For a given product, prediction of its most production suitable host is still not possible, but rather practically determined by screening through multiple strain backgrounds, expression systems and culturing conditions [33]. A scalable synthetic biology platform has been implemented to systematically refactor groups of pathways derived from ascomycete and basidiomycete genomes in optimized S. cerevisiae strains [207]. Another fungal gene expression platform based on four Aspergillus species, called DIVERSIFY, was invented to search for the best chassis that enable the production of a protein or natural product at a higher titer [208]. These platforms can potentially be expanded to other fungal hosts with transferable synthetic biology tools.

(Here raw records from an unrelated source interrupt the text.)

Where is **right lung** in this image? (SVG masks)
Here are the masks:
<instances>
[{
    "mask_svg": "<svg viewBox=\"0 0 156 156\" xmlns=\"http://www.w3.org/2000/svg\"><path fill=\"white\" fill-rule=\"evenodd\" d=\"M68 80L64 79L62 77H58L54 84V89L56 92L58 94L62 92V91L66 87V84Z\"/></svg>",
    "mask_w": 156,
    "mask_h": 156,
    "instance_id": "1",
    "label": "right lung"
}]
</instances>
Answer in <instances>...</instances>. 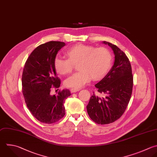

4. Bottlenecks & bioengineering strategies

Many of the challenges encountered in filamentous fungi strain engineering stem from the deep lack of understanding about filamentous fungi physiology, cellular and metabolic processes, regulatory pathways, and its resulting effects on metabolite and enzyme production. This is further complicated by the cultivation context, including fermentation type (e.g. solid-state or submerged fermentation), fermentation vessel, and culture media/feedstock. Thus, forward genetic approaches using large-scale mutagenesis screens have typically been used to identify mutants with phenotypes of interest in set culture conditions. This toolkit includes natural recombination techniques (e.g. sexual reproduction, protoplast fusion), and mutagenesis by physical or chemical mutagens (e.g. UV, ethyl methane sulfonate (EMS)). A key example of its successful application is the development of citric acid hyper producers in A. niger. In one 2004 example, an original yield of 31 ​g/L citric acid was sequentially improved to 50 ​g/L by UV-mutagenesis, to 96 ​g/L by chemical mutagenesis, and then to 114 ​g/L by culture media modifications [209]. With the explosion in omics data and advances in genetic and metabolic engineering, there is an increasing ability to rationally engineer strains for even higher production yields. There was a recent report as high as 174 ​g/L citric acid production via the identification and targeted overexpression of glucose transporters in a mutant A. niger background [210]. Despite the evident success in improving production yields of metabolites and enzymes produced natively by the fungal hosts, there remain key scientific mysteries and challenges that yet remain to be solved.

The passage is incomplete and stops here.